Records from a data source:
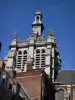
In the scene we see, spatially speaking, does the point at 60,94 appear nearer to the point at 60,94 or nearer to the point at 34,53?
the point at 60,94

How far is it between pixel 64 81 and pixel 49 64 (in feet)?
15.4

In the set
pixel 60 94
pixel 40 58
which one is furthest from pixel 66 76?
pixel 40 58

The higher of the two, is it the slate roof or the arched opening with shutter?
the slate roof

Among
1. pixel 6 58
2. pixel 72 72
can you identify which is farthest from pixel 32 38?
pixel 72 72

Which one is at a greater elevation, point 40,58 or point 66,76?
point 40,58

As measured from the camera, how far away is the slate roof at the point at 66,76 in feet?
181

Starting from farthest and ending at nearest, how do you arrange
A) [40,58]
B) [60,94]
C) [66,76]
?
[40,58], [66,76], [60,94]

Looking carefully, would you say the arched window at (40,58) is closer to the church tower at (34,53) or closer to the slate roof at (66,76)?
the church tower at (34,53)

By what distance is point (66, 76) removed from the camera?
185 feet

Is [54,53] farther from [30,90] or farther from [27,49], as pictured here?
[30,90]

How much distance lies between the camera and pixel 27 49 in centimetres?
6044

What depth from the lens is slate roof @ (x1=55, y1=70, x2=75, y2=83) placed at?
5518 centimetres

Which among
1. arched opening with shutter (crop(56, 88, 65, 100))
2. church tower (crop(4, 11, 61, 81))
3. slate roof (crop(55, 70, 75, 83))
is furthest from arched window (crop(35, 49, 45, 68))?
arched opening with shutter (crop(56, 88, 65, 100))

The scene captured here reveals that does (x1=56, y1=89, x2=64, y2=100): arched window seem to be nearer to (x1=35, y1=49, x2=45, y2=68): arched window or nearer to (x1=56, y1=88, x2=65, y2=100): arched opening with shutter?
(x1=56, y1=88, x2=65, y2=100): arched opening with shutter
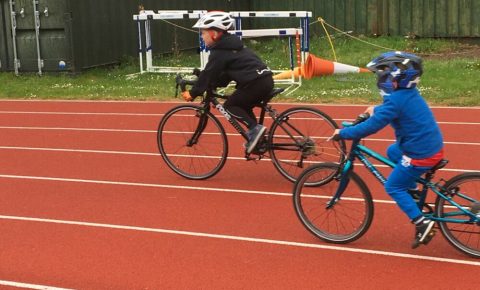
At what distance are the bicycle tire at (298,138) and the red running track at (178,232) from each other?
0.23 meters

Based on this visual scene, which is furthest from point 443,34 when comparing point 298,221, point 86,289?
point 86,289

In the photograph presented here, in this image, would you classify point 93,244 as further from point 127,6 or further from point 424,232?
point 127,6

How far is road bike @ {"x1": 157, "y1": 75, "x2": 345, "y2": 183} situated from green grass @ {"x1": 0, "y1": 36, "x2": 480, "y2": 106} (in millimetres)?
5305

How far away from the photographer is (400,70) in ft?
15.3

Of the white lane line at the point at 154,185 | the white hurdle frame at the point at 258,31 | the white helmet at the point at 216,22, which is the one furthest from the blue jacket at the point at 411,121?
the white hurdle frame at the point at 258,31

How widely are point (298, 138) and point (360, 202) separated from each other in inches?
76.0

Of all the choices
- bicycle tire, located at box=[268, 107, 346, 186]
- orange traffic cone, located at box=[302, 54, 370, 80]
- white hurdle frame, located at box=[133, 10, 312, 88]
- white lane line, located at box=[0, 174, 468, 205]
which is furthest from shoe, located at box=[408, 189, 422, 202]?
orange traffic cone, located at box=[302, 54, 370, 80]

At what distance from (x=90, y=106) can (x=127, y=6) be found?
7683 mm

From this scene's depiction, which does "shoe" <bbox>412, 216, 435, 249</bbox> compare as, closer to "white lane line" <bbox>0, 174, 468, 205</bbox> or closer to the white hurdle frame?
"white lane line" <bbox>0, 174, 468, 205</bbox>

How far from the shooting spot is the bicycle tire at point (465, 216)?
185 inches

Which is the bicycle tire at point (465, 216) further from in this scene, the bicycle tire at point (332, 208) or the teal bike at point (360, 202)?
the bicycle tire at point (332, 208)

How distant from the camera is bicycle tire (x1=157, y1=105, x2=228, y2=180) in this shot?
7.46 m

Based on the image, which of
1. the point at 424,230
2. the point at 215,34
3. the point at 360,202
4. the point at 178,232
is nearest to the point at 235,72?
the point at 215,34

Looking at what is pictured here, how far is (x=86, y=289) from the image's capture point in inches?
180
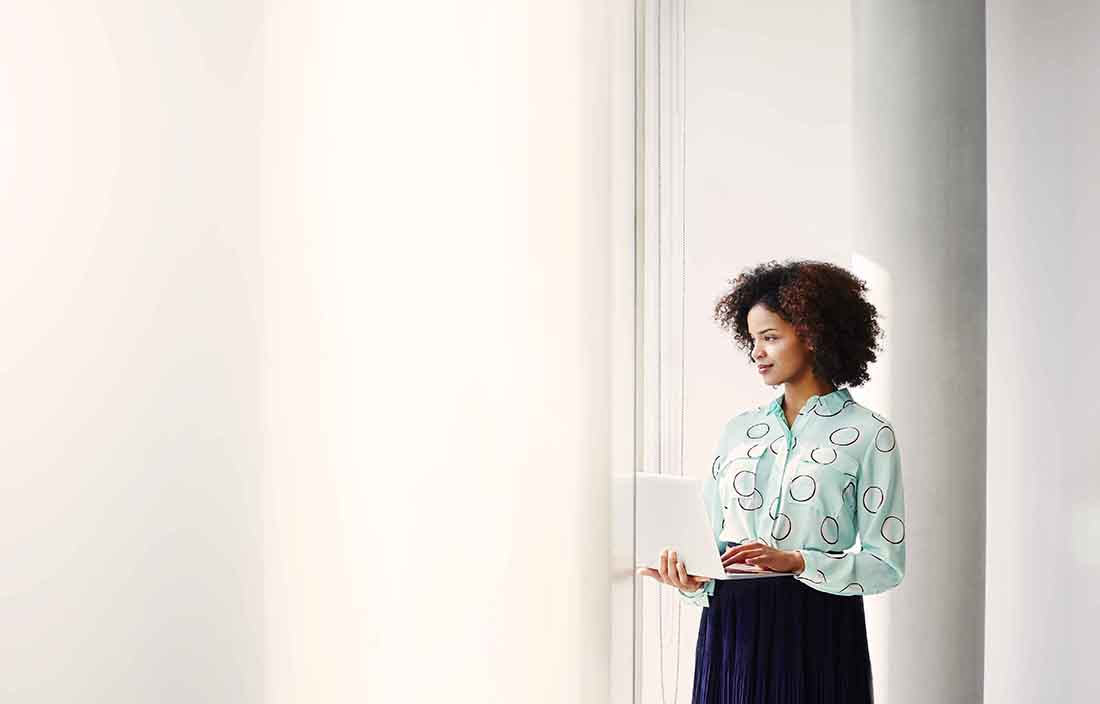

:: INSTRUCTIONS FOR THE TASK ::
Find every line in the data above that contains the string "lane", treating uppercase and lowercase letters as different, and copy each of those lines.

:: COMPLETE ANSWER ::
Of the white lane line at the point at 154,185 | the white hurdle frame at the point at 258,31 | the white helmet at the point at 216,22, which is the one furthest from the blue jacket at the point at 411,121?
- white lane line, located at box=[0, 174, 468, 205]
From this scene's depiction, which does "shoe" <bbox>412, 216, 435, 249</bbox> compare as, closer to "white lane line" <bbox>0, 174, 468, 205</bbox> or closer to the white hurdle frame?
"white lane line" <bbox>0, 174, 468, 205</bbox>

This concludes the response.